Oh lordy, I've now fallen into that whining zone. I don't want to be there, ergo one of the reasons I've not blogged a lot of late.
So, moving on. I'm getting ever closer to my weight loss goal and I'm not even that much off target schedule wise. I did learn this week that I may be even closer than I know because it seems the gym's scale in the ladies locker was significantly over weighing people for at least a few weeks. It's currently out being repaired, but from what I gather, it may be as much as 7 pounds over. The not so good part of that is it is my only scale and depending on how long it was in error, I could have been losing lately at too accelerrated a rate to be healthy. Which might explain the faintness and lightheadedness I've had which has encouraged me to pull back on exercise exertion and intensity.
To be honest, if I've lost that much weight in the last couple months, I'm concerned...I've been trying to slow down the loss, to spread it out.

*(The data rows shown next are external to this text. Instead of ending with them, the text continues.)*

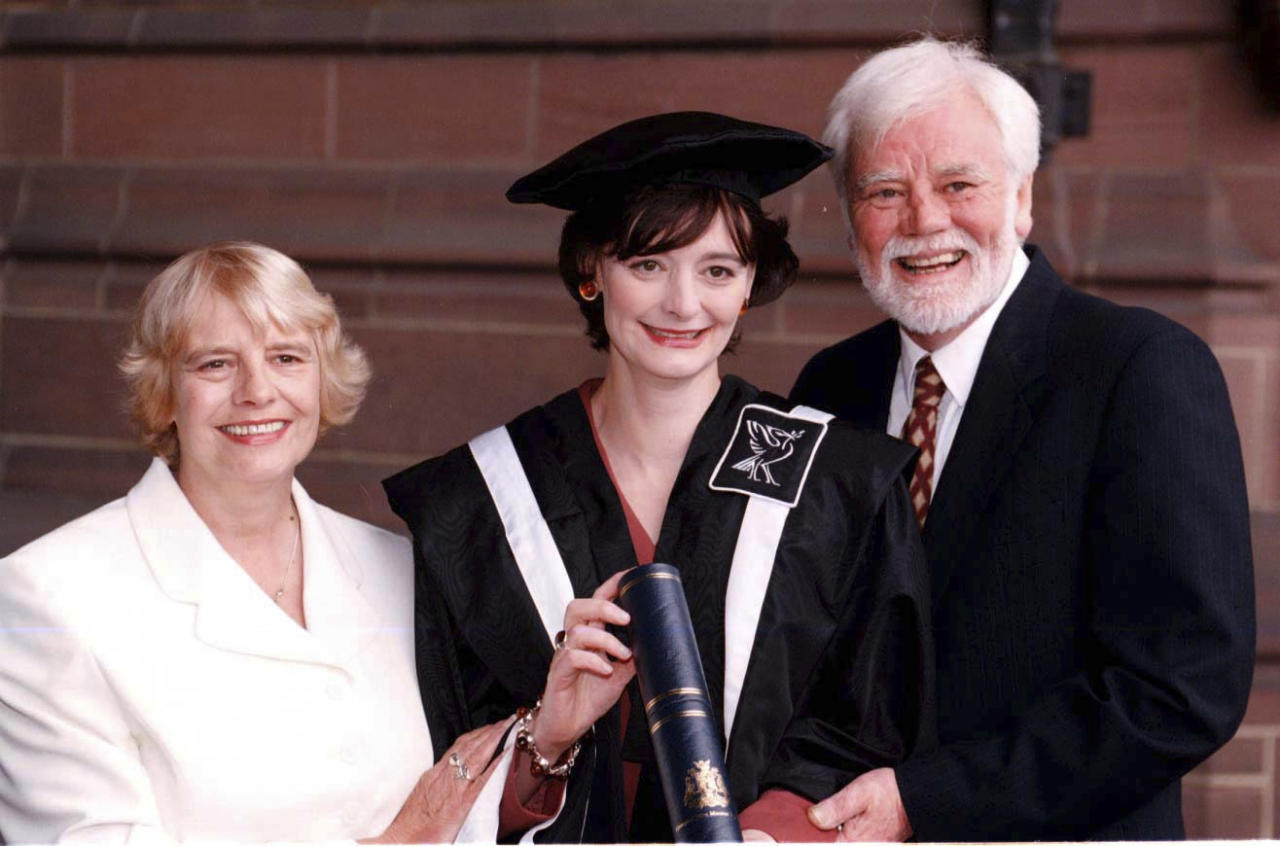 """FILE - In this July 15, 1997 file photo, Cherie Booth with her parents Gale and Tony Booth after receiving an honorary fellowship from John Moore's University in Liverpool, England. British actor Tony Booth, father-in-law of former Prime Minister Tony Blair, has died aged 85. Booth's family says he died late Monday, Sept. 25, 2017 after suffering from Alzheimer's disease and heart problems. Booth had his most enduring role as the left-wing son-in-law of a bigoted father in the sitcom """"Till Death Us Do Part."""" The show ran for almost a decade from 1966 and inspired the American series """"All in the Family."""" (Peter Wilcock/PA via AP, file)"""
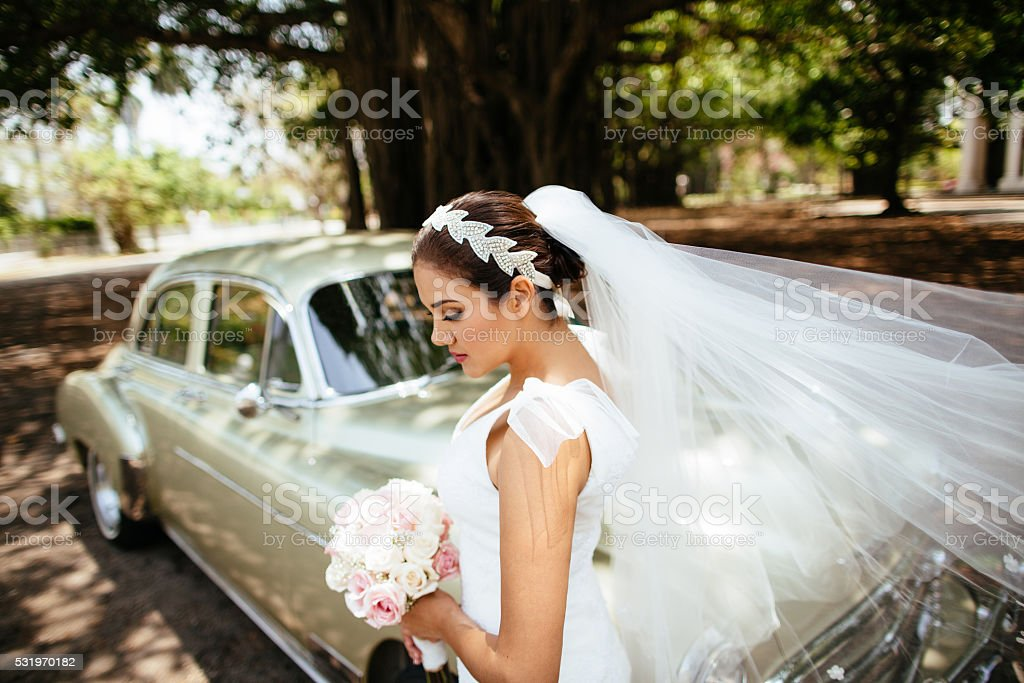 Gorgeous bride standing in front of classic car stock photo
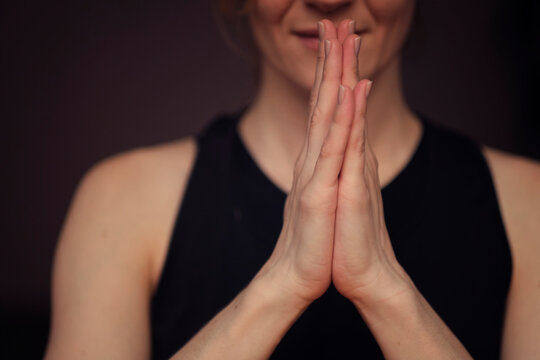 middle aged woman meditating with her eyes closed, practicing Yoga with hands in prayer position.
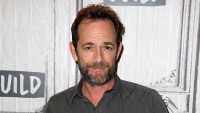Luke Perry wearing a button down shirt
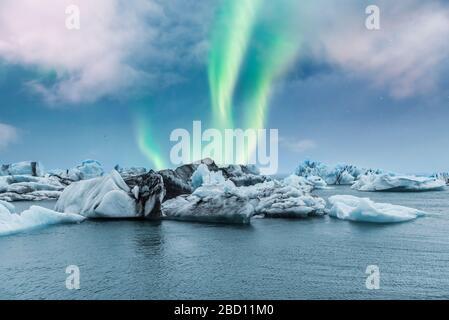 Northern lights aurora borealis over Jokulsarlon glacier ice lagoon in Iceland - Stock Photo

I need to do this both because my skin just needs more time to adjust but also because as I near the goal and a healthy weight, there is the very real danger of my eating disorder reasserting itself and making it difficult to get off this ride. I've spent almost 2 years of my life actively losing weight. At very few times in that journey did I experience set backs that significantly slowed the loss or regain more than a pound or two. I like the feeling of being successful, and I'm willing to sacrifice a lot, face a lot of emotional crap, and work through just about whatever I have to in order to be successful. Once I decide, I do. That's just me. And I've been very, very successful at this weight loss game. It's tangible. It has visible rewards and emotional ones. Transitioning to weight stabilization, which won't have any real visible rewards, is, to be quite honest, just plain scary.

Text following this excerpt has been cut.